=== EXCERPTED TEXT ===
Top 10 | Tips for running your first marathon

1. Stick to what you know

Adopting a new meal plan, sleep pattern, running shoe or warm-up technique on the day of your first marathon is a recipe for disaster. Follow your routine from training on the day of the race. Train like you plan on racing. Eat what you’re going to eat before the race. Marathon morning is not the time for even a slightest change in your routine.

2. Don’t over-carb it

By all means up your carb content during your taper – but be wary over overdoing it! If you’re not a big carbohydrate eater as it is, this is just going to make you feel pretty bloated and rotten come race morning. Your mileage is already going to be lower during this week, therefore your calorie burning is lower too. Be conscious of this, and stick to a good balance without going crazy on the spaghetti carbonara!

3. Do some pre-race map reading

This may sound silly, but if you’ve not managed to already get out on the marathon course during your training plan, it’s worth spending some time looking over the course map and familiarising yourself with some key points on the way round. This will give you piece of mind along the course

4. Don’t underestimate the amount of fuel you’ll need

As much as a good breakfast is critical to fuelling your energy levels before a marathon, it won’t keep you going the whole way around. Muscles use up carbohydrate, which will quickly deplete during your marathon. By consuming gels as you run, your muscles will take less fuel from your carbohydrate store to keep you going for longer. Keep things consistent with your training and what works for you – but as a good starter I’d say consuming 2 gels every hour to ensure a large store of carbohydrate will set you up for a strong finish.
=== RECORDED DATA ===
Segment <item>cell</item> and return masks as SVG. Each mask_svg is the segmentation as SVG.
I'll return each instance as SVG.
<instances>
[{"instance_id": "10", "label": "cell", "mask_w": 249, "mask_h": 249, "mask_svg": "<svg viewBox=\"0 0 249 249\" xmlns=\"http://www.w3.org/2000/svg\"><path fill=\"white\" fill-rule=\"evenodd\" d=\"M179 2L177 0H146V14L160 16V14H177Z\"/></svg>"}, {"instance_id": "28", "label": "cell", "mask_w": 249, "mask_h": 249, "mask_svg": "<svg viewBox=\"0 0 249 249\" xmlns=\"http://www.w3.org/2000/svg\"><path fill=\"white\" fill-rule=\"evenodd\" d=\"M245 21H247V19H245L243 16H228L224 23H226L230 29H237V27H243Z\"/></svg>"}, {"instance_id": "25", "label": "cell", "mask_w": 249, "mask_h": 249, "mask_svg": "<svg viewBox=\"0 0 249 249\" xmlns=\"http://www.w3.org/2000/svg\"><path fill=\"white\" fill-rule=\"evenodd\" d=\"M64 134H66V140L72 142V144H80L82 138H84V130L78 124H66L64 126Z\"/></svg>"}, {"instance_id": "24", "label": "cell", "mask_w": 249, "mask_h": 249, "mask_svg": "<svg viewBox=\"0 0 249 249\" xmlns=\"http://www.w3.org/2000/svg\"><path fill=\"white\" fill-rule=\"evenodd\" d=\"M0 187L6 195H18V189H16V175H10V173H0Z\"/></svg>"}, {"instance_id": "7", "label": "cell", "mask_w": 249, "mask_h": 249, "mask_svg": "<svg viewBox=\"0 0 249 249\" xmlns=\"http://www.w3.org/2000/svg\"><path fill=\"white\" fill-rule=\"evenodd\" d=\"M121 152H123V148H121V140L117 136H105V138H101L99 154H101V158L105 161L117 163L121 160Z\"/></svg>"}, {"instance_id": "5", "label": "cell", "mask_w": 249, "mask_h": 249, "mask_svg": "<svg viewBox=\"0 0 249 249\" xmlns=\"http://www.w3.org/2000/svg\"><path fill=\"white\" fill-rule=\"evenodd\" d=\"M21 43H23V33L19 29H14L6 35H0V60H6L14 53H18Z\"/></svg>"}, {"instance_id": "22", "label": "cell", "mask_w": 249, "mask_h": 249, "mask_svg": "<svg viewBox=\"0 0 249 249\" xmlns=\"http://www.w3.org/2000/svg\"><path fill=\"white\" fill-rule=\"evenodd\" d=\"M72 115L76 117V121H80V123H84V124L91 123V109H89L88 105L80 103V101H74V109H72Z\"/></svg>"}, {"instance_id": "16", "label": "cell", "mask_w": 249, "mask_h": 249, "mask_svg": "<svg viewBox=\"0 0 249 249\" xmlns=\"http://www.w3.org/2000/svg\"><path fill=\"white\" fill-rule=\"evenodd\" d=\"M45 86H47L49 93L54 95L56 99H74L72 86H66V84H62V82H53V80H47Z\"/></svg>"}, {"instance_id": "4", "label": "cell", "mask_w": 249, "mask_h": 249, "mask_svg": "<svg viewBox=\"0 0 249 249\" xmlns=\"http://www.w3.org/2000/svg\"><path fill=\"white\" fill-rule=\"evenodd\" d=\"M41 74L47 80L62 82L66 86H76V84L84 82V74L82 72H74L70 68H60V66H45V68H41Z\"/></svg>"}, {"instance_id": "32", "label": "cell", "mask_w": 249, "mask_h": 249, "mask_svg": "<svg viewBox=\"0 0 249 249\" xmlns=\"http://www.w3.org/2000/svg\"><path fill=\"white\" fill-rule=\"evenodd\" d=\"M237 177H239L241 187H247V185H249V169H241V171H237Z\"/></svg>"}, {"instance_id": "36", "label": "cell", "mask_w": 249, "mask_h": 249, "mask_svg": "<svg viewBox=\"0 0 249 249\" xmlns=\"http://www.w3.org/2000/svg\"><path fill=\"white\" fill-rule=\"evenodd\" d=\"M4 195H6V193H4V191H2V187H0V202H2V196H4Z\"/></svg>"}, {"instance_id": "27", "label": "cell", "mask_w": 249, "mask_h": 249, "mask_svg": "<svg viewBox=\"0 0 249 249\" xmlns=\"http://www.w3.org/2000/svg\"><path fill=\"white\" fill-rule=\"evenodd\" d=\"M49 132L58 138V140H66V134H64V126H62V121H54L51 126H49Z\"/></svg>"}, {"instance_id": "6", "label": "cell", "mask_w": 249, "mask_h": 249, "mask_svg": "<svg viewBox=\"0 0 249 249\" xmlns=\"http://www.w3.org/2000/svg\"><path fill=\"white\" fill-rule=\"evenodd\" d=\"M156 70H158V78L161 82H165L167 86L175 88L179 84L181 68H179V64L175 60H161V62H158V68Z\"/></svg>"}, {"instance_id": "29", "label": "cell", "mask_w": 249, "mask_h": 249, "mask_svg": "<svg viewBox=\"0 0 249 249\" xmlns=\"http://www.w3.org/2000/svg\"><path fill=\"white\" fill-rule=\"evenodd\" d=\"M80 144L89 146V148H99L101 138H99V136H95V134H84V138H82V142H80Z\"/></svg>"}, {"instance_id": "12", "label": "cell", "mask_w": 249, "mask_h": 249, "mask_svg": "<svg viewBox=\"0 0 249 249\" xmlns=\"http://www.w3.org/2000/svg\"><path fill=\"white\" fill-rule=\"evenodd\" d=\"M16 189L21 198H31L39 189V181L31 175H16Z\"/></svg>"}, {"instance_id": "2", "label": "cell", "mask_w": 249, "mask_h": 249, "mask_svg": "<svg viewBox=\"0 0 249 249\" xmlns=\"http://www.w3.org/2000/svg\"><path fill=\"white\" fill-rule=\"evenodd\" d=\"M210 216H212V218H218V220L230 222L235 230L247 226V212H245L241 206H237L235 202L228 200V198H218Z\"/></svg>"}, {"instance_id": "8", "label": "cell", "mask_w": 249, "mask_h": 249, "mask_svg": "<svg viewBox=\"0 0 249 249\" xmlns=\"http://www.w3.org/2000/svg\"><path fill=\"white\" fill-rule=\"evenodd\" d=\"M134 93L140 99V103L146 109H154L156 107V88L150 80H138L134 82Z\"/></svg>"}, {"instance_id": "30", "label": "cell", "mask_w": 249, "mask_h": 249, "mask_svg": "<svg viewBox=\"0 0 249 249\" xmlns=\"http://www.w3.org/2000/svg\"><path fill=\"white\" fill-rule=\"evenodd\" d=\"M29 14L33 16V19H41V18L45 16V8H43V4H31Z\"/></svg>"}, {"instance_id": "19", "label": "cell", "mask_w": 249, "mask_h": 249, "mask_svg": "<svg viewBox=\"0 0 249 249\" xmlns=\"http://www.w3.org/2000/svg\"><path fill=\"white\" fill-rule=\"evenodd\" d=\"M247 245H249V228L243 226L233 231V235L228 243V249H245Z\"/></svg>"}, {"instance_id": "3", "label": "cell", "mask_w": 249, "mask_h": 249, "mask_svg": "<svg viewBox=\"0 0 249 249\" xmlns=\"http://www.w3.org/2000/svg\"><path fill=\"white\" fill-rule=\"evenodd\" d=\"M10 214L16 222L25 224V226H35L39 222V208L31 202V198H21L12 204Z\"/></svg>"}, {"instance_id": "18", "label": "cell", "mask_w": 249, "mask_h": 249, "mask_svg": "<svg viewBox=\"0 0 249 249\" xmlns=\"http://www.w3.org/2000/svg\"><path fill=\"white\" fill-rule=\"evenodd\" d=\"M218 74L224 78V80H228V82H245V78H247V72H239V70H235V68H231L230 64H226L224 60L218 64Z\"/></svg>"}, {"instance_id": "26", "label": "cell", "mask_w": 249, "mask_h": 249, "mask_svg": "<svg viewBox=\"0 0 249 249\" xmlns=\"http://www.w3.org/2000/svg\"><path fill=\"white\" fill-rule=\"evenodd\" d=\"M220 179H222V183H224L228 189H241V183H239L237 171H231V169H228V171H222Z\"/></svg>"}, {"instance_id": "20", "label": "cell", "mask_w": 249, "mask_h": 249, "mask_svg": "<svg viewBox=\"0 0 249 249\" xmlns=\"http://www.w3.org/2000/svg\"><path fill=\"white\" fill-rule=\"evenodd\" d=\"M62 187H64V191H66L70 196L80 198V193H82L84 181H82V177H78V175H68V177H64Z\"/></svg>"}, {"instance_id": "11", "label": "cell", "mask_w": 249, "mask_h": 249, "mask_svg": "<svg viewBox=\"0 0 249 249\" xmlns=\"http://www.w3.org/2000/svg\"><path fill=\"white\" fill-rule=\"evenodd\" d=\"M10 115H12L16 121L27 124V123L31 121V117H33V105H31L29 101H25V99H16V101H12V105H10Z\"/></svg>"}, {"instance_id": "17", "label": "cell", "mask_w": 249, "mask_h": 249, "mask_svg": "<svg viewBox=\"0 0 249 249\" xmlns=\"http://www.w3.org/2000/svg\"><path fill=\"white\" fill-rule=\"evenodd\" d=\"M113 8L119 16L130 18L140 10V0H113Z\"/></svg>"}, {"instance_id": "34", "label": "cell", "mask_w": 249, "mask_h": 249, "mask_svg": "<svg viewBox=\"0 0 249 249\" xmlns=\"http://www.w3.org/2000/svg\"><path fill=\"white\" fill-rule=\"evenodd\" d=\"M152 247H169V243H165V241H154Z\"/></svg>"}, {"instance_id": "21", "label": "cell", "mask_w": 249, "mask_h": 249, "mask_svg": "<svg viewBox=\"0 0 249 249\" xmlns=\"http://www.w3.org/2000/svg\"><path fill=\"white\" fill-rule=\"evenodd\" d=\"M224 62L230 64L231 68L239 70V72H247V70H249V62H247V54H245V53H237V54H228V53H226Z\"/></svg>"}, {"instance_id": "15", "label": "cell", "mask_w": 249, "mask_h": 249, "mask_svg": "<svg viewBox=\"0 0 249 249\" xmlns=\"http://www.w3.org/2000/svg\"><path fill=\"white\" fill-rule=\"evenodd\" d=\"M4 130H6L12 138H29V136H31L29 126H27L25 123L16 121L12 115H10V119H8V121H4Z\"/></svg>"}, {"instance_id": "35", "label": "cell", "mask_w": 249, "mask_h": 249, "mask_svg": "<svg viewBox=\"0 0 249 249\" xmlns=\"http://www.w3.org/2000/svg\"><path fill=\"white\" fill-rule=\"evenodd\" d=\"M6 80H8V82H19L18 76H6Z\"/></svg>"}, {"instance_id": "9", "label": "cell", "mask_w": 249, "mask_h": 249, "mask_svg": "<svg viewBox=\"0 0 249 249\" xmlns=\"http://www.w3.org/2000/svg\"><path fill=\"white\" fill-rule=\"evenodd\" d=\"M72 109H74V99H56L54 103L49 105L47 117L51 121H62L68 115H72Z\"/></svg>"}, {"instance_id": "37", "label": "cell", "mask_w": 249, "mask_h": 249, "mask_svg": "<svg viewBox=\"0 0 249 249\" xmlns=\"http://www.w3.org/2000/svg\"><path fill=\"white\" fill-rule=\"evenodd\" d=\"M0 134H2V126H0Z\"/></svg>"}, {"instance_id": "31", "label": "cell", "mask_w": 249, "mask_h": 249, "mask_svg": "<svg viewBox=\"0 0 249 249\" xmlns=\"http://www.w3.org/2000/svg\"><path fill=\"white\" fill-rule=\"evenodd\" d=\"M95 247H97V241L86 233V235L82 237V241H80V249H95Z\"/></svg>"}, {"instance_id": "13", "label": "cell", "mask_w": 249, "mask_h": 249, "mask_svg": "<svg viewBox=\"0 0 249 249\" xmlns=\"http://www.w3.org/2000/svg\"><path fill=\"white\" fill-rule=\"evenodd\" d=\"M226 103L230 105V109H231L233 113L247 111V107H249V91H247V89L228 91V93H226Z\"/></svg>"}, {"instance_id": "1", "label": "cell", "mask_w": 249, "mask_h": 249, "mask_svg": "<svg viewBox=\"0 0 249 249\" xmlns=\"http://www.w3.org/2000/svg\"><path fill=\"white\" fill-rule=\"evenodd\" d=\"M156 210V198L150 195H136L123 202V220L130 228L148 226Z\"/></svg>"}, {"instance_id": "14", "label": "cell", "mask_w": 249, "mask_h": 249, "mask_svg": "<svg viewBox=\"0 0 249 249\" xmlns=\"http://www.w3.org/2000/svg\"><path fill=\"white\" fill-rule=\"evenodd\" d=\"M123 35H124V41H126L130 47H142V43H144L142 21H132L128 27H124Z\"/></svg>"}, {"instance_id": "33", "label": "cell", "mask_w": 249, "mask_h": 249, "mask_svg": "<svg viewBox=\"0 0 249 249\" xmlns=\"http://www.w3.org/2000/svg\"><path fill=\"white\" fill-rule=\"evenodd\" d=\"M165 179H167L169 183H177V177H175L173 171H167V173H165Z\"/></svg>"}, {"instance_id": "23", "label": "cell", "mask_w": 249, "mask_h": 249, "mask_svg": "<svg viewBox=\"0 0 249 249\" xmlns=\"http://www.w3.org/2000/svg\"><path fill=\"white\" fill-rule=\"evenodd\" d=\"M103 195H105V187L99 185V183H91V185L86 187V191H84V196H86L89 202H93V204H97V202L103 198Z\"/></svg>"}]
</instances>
===
◆ **WRITTEN TASKS**:
1. From the marathon tips, transcribe the part that opens with the words containing "Adopting a new" and closes with "in your routine.".
2. List the headings of all the numbered tips in the marathon tips.
3. Summarize the marathon tips in two sentences.

◆ **THE ANSWERS**:
1.
Adopting a new meal plan, sleep pattern, running shoe or warm-up technique on the day of your first marathon is a recipe for disaster. Follow your routine from training on the day of the race. Train like you plan on racing. Eat what you’re going to eat before the race. Marathon morning is not the time for even a slightest change in your routine.

2.
Stick to what you know
Don't over-carb it
Do some pre-race map reading
Don't underestimate the amount of fuel you'll need

3. The marathon tips advise following your training routine on race day and not overdoing carbohydrates during the taper. They also recommend studying the course map beforehand and consuming gels while running, about two every hour, because a good breakfast alone won't keep you going the whole way.